**SOURCE EXTRACT**
• • •
The Miami New Times has investigated years of Taser use by police officers in South Florida and has found all sorts of problems. Contain your surprise. Reporter Michael E. Miller documents officers using them against the homeless and mentally ill to force compliance, not because the officers are being threatened in any way. And some of them are attempting to conceal their misuse of Tasers from their departments.

Miller's deep dive opens with the tale of a Miami Police officer using a Taser on a homeless man inside a Publix grocery store in order to intimidate him into staying away. The man was never arrested or charged with a crime. The officer never even filed a report about the incident. But a customer in the store witnessed what happened and filed a complaint with the police department.

From there Miller delves into the history of Tasers and their use, and more particularly their misuse. Miami police have used Tasers on 6-year-olds having temper tantrums, a 12-year-old girl skipping school, and many unarmed people who sometimes never even get charged with crimes. Miller notes that Miami, like the rest of the country, has seen a big drop in crime, but Taser use has remained steady since 2010 and fatal shootings by police have increased:

This statistic is troubling because Tasers were introduced with the promise of reducing deadly police-involved shootings, says Justin Mazzola, a researcher for Amnesty International. "It hasn't really put a dent into when police are using their firearms," he says of national stats that mirror Miami's. "Tasers are being used in a myriad of incidents when normally use of force wouldn't even be necessary." In a review of more than 100 police reports describing taserings, New Times found police regularly use their Tasers on nonviolent suspects simply for fleeing or "tensing."
• • •
**SUPPLIED MATERIAL**
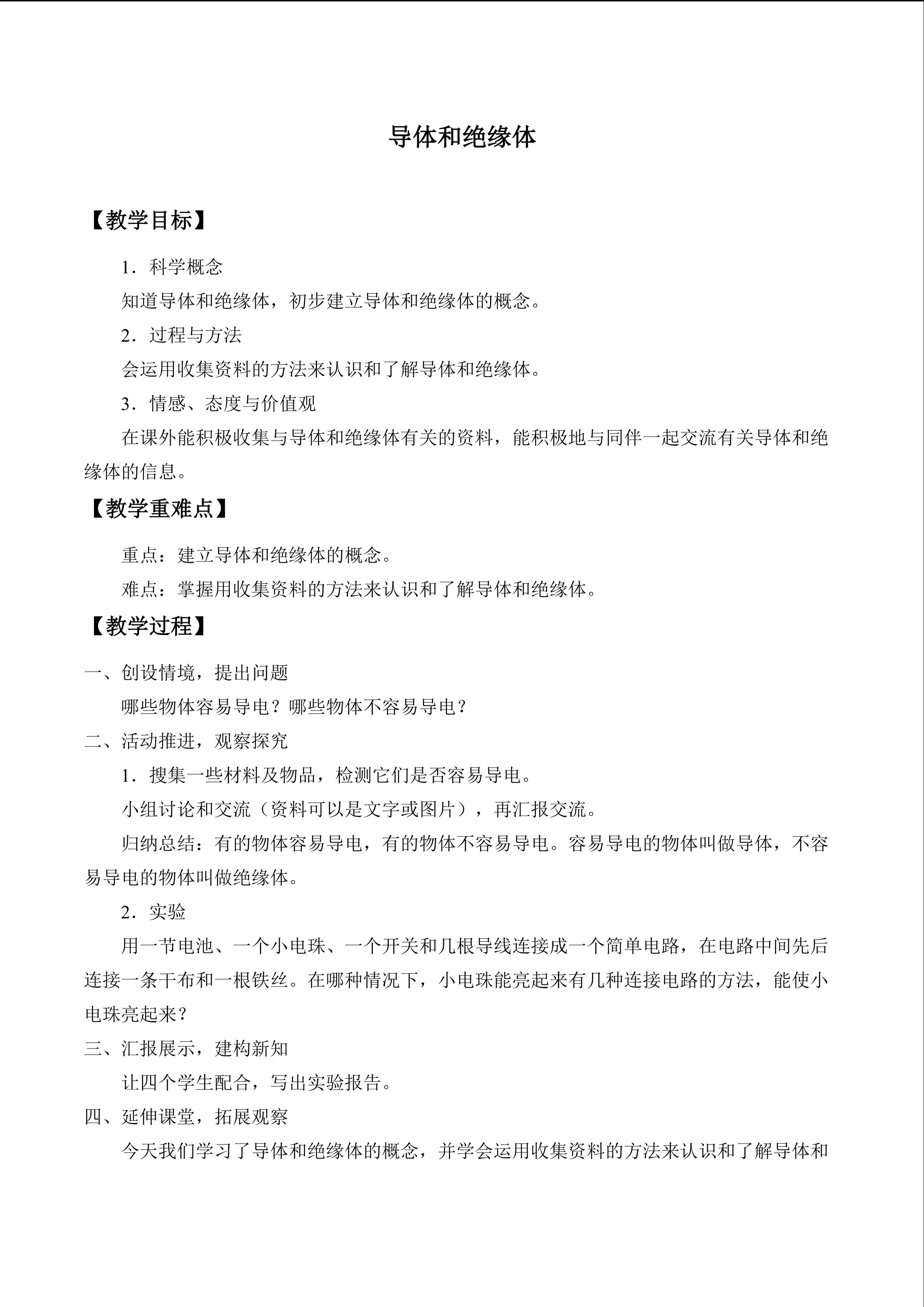 导体和绝缘体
• • •
Transcribe the portion of the Taser article between "The Miami New" and "the police department.", inclusive. The listing has no connection to the Taser article.

**TASK ANSWER**
The Miami New Times has investigated years of Taser use by police officers in South Florida and has found all sorts of problems. Contain your surprise. Reporter Michael E. Miller documents officers using them against the homeless and mentally ill to force compliance, not because the officers are being threatened in any way. And some of them are attempting to conceal their misuse of Tasers from their departments.

Miller's deep dive opens with the tale of a Miami Police officer using a Taser on a homeless man inside a Publix grocery store in order to intimidate him into staying away. The man was never arrested or charged with a crime. The officer never even filed a report about the incident. But a customer in the store witnessed what happened and filed a complaint with the police department.